- _PAGE_
* START *

Jack E. Dominik, Chicago, Ill. (Dominik, Knechtel, Godula & Demeur, Chicago, Ill., Basil L. Whitener, and Whitener & Mitchem, Gastonia, N. C., on brief), for appellees.
Before WINTER, BUTZNER and FIELD, Circuit Judges.
PER CURIAM:
The principal issues on this appeal are whether Louis G. Dubuit's Patent No. 3,090,000 for a silk screen printer is infringed by Harwell Enterprises' machine and whether Harwell libeled Dubuit by circulating a proposed complaint for a declaratory judgment disparaging the means Dubuit had employed in obtaining his patent. Both issues were submitted to a jury, which found neither infringement nor libel.1 The district judge entered judgment on the verdict. We affirm.

* END *

- _DATA LINES_

* START *

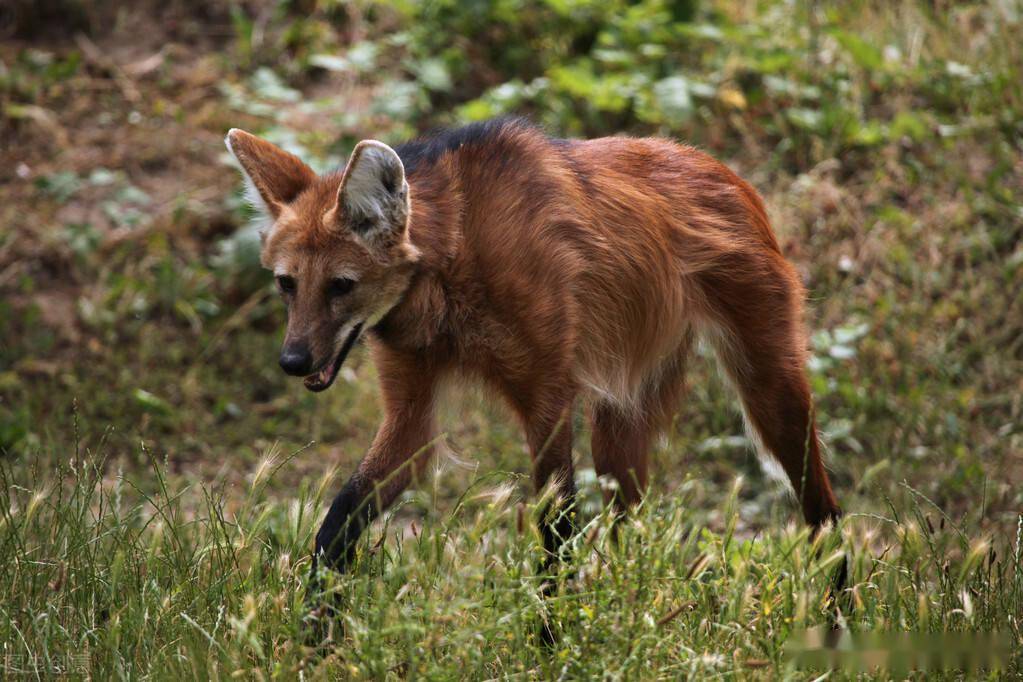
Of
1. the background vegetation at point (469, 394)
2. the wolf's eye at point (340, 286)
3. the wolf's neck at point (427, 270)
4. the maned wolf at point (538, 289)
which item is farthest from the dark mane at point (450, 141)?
the background vegetation at point (469, 394)

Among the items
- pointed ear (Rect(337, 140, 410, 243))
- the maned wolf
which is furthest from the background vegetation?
pointed ear (Rect(337, 140, 410, 243))

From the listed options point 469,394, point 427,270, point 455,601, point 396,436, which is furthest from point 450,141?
point 455,601

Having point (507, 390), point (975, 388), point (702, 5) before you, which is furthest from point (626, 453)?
point (702, 5)

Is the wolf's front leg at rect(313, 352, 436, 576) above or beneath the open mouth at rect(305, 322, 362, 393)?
beneath

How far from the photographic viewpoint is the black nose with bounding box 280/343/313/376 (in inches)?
118

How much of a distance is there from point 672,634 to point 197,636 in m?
1.10

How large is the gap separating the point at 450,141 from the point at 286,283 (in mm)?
755

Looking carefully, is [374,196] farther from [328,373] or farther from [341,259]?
[328,373]

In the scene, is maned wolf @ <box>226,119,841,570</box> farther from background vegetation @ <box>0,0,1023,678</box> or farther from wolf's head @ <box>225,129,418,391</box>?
background vegetation @ <box>0,0,1023,678</box>

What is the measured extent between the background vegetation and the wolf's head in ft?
1.10

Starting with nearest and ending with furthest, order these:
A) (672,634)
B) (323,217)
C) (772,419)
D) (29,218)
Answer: (672,634), (323,217), (772,419), (29,218)

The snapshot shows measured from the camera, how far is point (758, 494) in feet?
17.3

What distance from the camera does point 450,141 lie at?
3576mm

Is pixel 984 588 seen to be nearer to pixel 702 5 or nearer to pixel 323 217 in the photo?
pixel 323 217
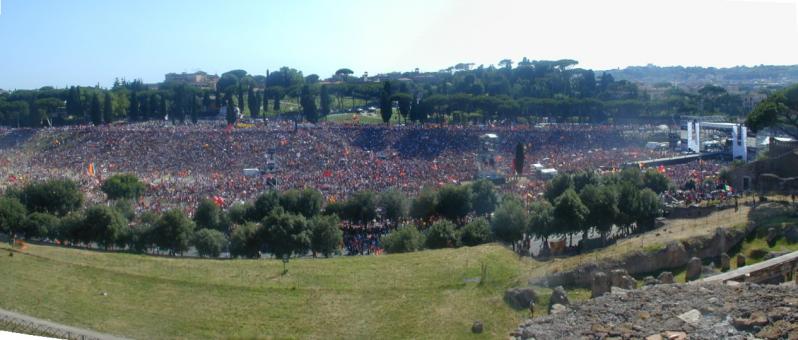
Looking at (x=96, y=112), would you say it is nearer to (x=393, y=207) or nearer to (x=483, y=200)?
(x=393, y=207)

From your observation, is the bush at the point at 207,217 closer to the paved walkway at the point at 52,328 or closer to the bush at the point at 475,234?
the bush at the point at 475,234

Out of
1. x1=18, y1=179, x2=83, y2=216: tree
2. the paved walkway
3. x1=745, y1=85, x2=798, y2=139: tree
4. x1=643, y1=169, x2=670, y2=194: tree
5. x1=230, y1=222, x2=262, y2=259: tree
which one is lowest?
x1=230, y1=222, x2=262, y2=259: tree

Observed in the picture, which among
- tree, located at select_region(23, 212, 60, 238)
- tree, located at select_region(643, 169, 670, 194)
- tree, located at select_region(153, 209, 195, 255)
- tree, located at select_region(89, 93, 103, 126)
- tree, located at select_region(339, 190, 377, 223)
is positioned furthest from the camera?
tree, located at select_region(89, 93, 103, 126)

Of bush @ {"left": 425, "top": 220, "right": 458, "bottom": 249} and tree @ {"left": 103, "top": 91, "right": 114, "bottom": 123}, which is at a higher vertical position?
tree @ {"left": 103, "top": 91, "right": 114, "bottom": 123}

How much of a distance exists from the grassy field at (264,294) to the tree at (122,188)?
12642 millimetres

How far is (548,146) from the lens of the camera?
41.6 metres

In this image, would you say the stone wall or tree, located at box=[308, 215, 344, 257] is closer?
the stone wall

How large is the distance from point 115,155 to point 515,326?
34182mm

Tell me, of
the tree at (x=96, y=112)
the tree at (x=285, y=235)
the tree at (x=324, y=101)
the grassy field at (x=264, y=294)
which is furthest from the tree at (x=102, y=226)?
the tree at (x=324, y=101)

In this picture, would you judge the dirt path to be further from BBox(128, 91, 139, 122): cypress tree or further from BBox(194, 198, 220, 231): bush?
BBox(128, 91, 139, 122): cypress tree

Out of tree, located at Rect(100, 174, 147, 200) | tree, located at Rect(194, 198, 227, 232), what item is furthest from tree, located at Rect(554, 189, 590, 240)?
tree, located at Rect(100, 174, 147, 200)

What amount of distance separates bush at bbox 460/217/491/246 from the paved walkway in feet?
33.0

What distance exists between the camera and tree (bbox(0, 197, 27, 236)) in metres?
18.8

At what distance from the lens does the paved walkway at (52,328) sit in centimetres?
1012
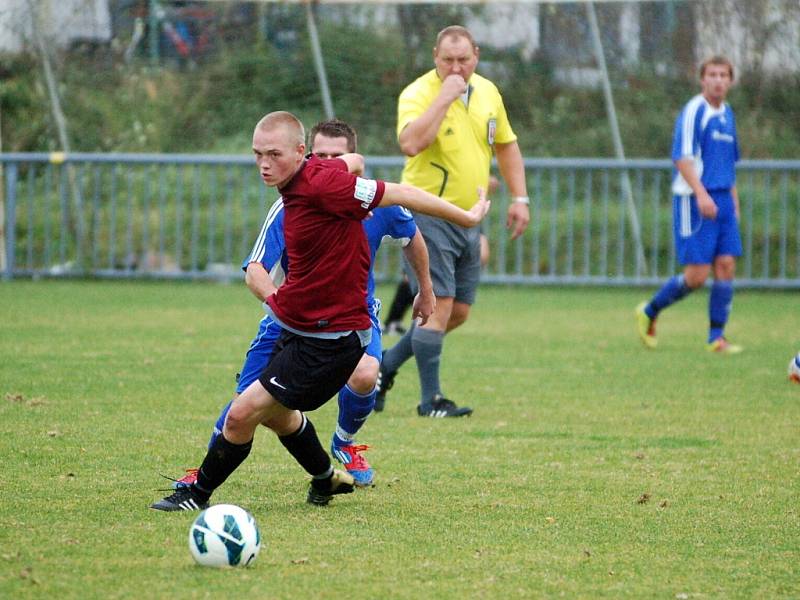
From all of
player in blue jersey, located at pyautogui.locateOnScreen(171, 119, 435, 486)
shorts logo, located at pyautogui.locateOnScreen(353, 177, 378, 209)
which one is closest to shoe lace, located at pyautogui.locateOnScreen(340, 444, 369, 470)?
player in blue jersey, located at pyautogui.locateOnScreen(171, 119, 435, 486)

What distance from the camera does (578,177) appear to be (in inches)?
611

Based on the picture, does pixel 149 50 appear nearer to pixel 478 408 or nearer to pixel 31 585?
pixel 478 408

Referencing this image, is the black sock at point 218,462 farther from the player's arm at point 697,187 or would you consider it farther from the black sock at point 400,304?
the black sock at point 400,304

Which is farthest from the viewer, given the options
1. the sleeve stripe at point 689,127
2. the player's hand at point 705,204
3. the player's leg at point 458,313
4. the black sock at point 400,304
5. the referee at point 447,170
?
the black sock at point 400,304

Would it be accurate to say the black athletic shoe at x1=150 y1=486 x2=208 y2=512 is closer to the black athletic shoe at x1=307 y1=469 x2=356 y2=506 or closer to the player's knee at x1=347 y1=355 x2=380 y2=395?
the black athletic shoe at x1=307 y1=469 x2=356 y2=506

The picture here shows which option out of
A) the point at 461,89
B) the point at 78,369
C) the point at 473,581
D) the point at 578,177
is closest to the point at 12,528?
the point at 473,581

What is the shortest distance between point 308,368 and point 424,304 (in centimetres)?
78

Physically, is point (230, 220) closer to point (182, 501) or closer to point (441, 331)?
point (441, 331)

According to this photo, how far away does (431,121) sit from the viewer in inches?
285

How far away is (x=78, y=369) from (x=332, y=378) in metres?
4.16

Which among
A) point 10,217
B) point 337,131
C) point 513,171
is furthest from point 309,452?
point 10,217

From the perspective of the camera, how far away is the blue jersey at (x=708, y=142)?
10.5m

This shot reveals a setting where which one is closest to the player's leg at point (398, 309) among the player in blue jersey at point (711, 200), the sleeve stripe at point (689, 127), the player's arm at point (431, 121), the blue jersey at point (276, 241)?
the player in blue jersey at point (711, 200)

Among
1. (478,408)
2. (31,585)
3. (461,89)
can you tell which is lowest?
(478,408)
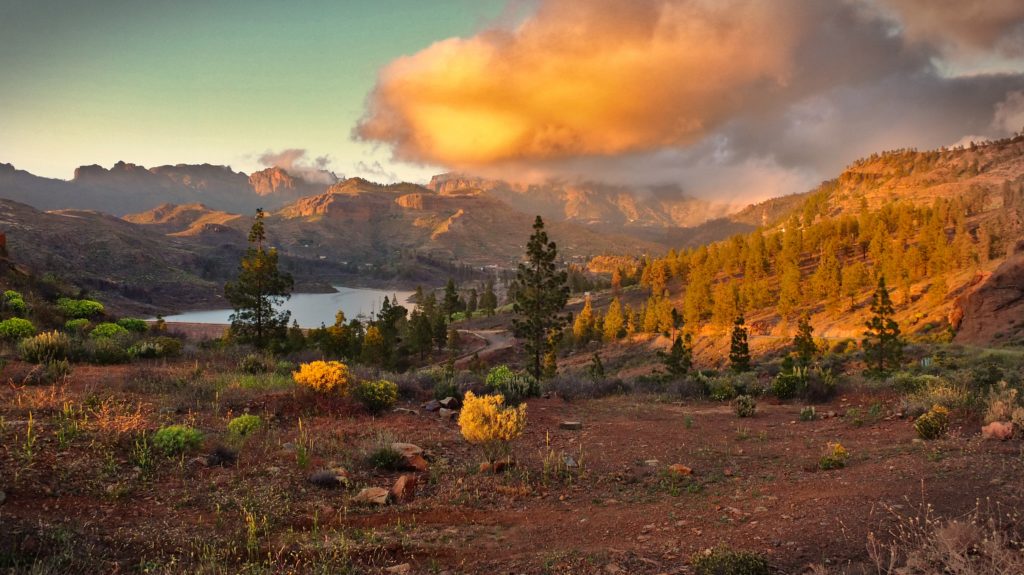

* END *

- _PROBLEM 1_
Copy out the opinion from "Before WINTER, BUTZNER" up to and including "verdict. We affirm.".
- _PROBLEM 2_
According to the opinion, what did the jury find on the infringement and libel issues?

- _EXPECTED OUTPUT 1_
Before WINTER, BUTZNER and FIELD, Circuit Judges.
PER CURIAM:
The principal issues on this appeal are whether Louis G. Dubuit's Patent No. 3,090,000 for a silk screen printer is infringed by Harwell Enterprises' machine and whether Harwell libeled Dubuit by circulating a proposed complaint for a declaratory judgment disparaging the means Dubuit had employed in obtaining his patent. Both issues were submitted to a jury, which found neither infringement nor libel.1 The district judge entered judgment on the verdict. We affirm.

- _EXPECTED OUTPUT 2_
The jury found neither infringement nor libel.